Beleid yang diklaim dapat memberikan kepastian hukum bagi wajib pajak ini juga memerinci mengatur mekanisme penentuan harga transfer, prosedur, jangka waktu, dan tindak lanjut permohonan pelaksanaan kesepakatan harga transfer.

– Ketentuan Baru Perihal VAT Refund
Mulai 26 Maret 2020, pelayanan pengembalian pajak pertambahan nilai (PPN) bagi turis asing atau VAT Refund tidak lagi dilakukan secara langsung atau tatap muka.

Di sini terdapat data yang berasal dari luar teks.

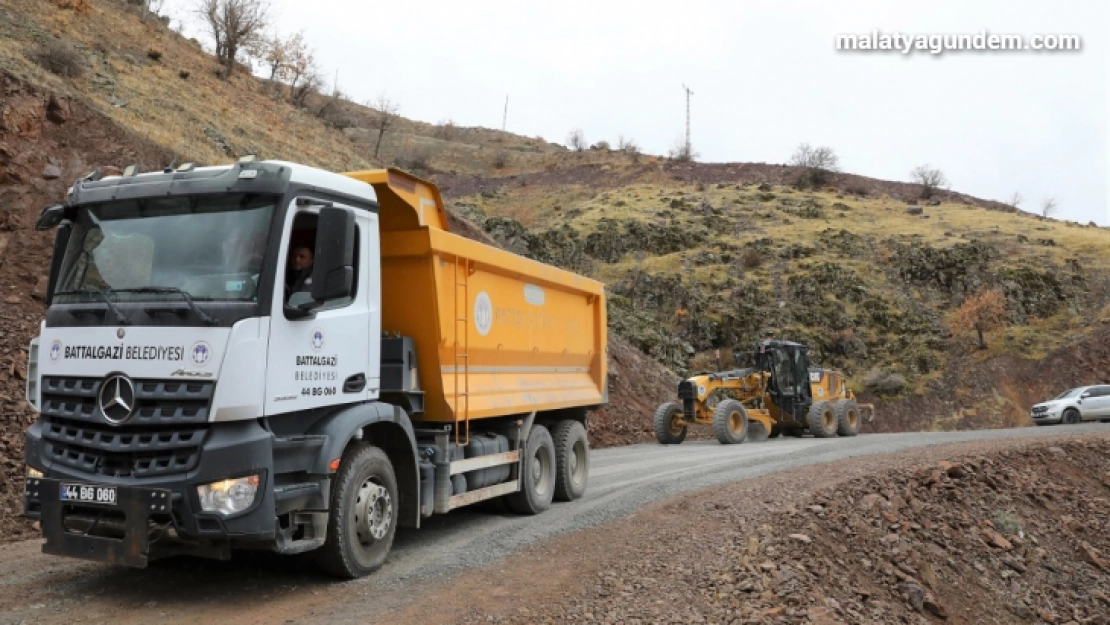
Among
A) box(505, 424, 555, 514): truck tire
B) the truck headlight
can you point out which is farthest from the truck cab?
box(505, 424, 555, 514): truck tire

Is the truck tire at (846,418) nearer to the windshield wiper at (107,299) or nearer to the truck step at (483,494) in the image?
the truck step at (483,494)

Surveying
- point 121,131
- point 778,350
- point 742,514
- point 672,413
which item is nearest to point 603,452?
point 672,413

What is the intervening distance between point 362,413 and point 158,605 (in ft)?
6.61

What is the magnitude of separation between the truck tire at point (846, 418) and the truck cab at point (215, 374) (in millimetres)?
18637

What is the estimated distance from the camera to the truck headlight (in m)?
5.64

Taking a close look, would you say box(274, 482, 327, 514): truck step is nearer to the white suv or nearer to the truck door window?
the truck door window

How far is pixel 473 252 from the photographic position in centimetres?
865

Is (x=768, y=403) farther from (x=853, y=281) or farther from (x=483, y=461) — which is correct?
(x=853, y=281)

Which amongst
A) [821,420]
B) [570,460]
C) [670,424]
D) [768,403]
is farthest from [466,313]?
[821,420]

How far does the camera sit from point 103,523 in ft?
19.0

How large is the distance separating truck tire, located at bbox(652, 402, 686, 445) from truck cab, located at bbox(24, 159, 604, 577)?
13.7 meters

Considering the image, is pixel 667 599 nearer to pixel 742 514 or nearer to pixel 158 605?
pixel 742 514

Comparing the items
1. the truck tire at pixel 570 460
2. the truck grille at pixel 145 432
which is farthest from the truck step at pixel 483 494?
the truck grille at pixel 145 432

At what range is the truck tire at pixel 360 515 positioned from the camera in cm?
655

Kebijakan ini diambil DJP dalam menyikapi penyebaran virus corona.

Ketentuan itu disampaikan Dirjen Pajak Suryo Utomo melalui Pengumuman No. PENG-43/PJ/2020 tentang Pengumuman Penyesuaian Pengajuan dan Penyelesaian Permintaan Kembali PPN Barang Bawaan Orang Pribadi Pemegang Paspor Luar Negeri.

Turis asing, masih dalam pengumuman tersebut, tetap dapat mengajukan permintaan kembali PPN atas pembelian barang bawaan melalui layanan elektronik yang disediakan oleh otoritas pajak.